• **YOUR ASSIGNMENT**: Nothing is to be left out: repeat every entry exactly as given.

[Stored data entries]
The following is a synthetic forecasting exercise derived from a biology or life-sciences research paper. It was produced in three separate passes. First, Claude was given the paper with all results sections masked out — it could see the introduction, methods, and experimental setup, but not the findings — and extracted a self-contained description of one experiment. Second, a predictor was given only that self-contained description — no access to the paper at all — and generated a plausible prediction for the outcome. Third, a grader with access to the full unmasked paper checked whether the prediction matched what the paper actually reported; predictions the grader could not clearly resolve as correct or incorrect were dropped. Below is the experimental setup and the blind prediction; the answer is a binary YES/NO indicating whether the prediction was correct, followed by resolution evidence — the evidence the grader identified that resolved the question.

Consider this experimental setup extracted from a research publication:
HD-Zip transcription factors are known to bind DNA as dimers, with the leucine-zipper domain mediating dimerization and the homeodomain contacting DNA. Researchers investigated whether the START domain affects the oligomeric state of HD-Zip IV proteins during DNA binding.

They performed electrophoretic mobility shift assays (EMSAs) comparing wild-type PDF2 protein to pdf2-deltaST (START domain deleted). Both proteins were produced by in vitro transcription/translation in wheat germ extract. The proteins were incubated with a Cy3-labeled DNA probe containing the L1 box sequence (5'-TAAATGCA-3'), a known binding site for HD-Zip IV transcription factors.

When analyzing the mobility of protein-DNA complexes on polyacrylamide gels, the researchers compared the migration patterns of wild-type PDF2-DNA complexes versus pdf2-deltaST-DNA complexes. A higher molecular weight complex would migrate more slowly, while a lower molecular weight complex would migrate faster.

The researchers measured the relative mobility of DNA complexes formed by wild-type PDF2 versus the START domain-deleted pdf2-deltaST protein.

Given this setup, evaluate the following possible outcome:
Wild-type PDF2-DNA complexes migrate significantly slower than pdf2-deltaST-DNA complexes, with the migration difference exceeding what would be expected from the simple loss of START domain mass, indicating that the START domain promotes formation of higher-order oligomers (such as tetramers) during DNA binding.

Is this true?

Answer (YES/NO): NO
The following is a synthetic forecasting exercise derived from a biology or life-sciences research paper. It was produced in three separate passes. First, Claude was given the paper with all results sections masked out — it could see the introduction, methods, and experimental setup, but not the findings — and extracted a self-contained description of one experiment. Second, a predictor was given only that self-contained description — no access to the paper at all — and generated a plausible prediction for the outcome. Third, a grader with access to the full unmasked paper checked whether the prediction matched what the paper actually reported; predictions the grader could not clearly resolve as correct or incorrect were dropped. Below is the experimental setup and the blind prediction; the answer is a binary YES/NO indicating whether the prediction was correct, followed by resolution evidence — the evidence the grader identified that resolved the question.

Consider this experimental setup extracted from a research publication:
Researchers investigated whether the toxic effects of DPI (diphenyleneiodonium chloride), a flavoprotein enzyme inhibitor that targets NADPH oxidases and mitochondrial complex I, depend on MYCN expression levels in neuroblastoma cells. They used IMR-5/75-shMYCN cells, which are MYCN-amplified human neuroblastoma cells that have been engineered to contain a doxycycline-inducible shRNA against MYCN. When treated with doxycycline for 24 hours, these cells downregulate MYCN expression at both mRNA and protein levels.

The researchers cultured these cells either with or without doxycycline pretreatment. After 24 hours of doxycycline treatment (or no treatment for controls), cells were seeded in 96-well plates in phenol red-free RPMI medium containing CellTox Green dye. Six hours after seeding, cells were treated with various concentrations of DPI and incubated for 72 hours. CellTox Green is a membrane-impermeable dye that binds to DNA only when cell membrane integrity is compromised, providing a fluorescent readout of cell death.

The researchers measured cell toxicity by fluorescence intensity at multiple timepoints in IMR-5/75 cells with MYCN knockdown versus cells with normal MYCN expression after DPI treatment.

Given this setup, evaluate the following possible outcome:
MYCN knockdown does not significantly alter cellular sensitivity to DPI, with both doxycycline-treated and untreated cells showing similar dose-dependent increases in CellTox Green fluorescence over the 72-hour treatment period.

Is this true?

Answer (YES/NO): NO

• **WRITTEN SOLUTION**:
The following is a synthetic forecasting exercise derived from a biology or life-sciences research paper. It was produced in three separate passes. First, Claude was given the paper with all results sections masked out — it could see the introduction, methods, and experimental setup, but not the findings — and extracted a self-contained description of one experiment. Second, a predictor was given only that self-contained description — no access to the paper at all — and generated a plausible prediction for the outcome. Third, a grader with access to the full unmasked paper checked whether the prediction matched what the paper actually reported; predictions the grader could not clearly resolve as correct or incorrect were dropped. Below is the experimental setup and the blind prediction; the answer is a binary YES/NO indicating whether the prediction was correct, followed by resolution evidence — the evidence the grader identified that resolved the question.

Consider this experimental setup extracted from a research publication:
HD-Zip transcription factors are known to bind DNA as dimers, with the leucine-zipper domain mediating dimerization and the homeodomain contacting DNA. Researchers investigated whether the START domain affects the oligomeric state of HD-Zip IV proteins during DNA binding.

They performed electrophoretic mobility shift assays (EMSAs) comparing wild-type PDF2 protein to pdf2-deltaST (START domain deleted). Both proteins were produced by in vitro transcription/translation in wheat germ extract. The proteins were incubated with a Cy3-labeled DNA probe containing the L1 box sequence (5'-TAAATGCA-3'), a known binding site for HD-Zip IV transcription factors.

When analyzing the mobility of protein-DNA complexes on polyacrylamide gels, the researchers compared the migration patterns of wild-type PDF2-DNA complexes versus pdf2-deltaST-DNA complexes. A higher molecular weight complex would migrate more slowly, while a lower molecular weight complex would migrate faster.

The researchers measured the relative mobility of DNA complexes formed by wild-type PDF2 versus the START domain-deleted pdf2-deltaST protein.

Given this setup, evaluate the following possible outcome:
Wild-type PDF2-DNA complexes migrate significantly slower than pdf2-deltaST-DNA complexes, with the migration difference exceeding what would be expected from the simple loss of START domain mass, indicating that the START domain promotes formation of higher-order oligomers (such as tetramers) during DNA binding.

Is this true?

Answer (YES/NO): NO
The following is a synthetic forecasting exercise derived from a biology or life-sciences research paper. It was produced in three separate passes. First, Claude was given the paper with all results sections masked out — it could see the introduction, methods, and experimental setup, but not the findings — and extracted a self-contained description of one experiment. Second, a predictor was given only that self-contained description — no access to the paper at all — and generated a plausible prediction for the outcome. Third, a grader with access to the full unmasked paper checked whether the prediction matched what the paper actually reported; predictions the grader could not clearly resolve as correct or incorrect were dropped. Below is the experimental setup and the blind prediction; the answer is a binary YES/NO indicating whether the prediction was correct, followed by resolution evidence — the evidence the grader identified that resolved the question.

Consider this experimental setup extracted from a research publication:
Researchers investigated whether the toxic effects of DPI (diphenyleneiodonium chloride), a flavoprotein enzyme inhibitor that targets NADPH oxidases and mitochondrial complex I, depend on MYCN expression levels in neuroblastoma cells. They used IMR-5/75-shMYCN cells, which are MYCN-amplified human neuroblastoma cells that have been engineered to contain a doxycycline-inducible shRNA against MYCN. When treated with doxycycline for 24 hours, these cells downregulate MYCN expression at both mRNA and protein levels.

The researchers cultured these cells either with or without doxycycline pretreatment. After 24 hours of doxycycline treatment (or no treatment for controls), cells were seeded in 96-well plates in phenol red-free RPMI medium containing CellTox Green dye. Six hours after seeding, cells were treated with various concentrations of DPI and incubated for 72 hours. CellTox Green is a membrane-impermeable dye that binds to DNA only when cell membrane integrity is compromised, providing a fluorescent readout of cell death.

The researchers measured cell toxicity by fluorescence intensity at multiple timepoints in IMR-5/75 cells with MYCN knockdown versus cells with normal MYCN expression after DPI treatment.

Given this setup, evaluate the following possible outcome:
MYCN knockdown does not significantly alter cellular sensitivity to DPI, with both doxycycline-treated and untreated cells showing similar dose-dependent increases in CellTox Green fluorescence over the 72-hour treatment period.

Is this true?

Answer (YES/NO): NO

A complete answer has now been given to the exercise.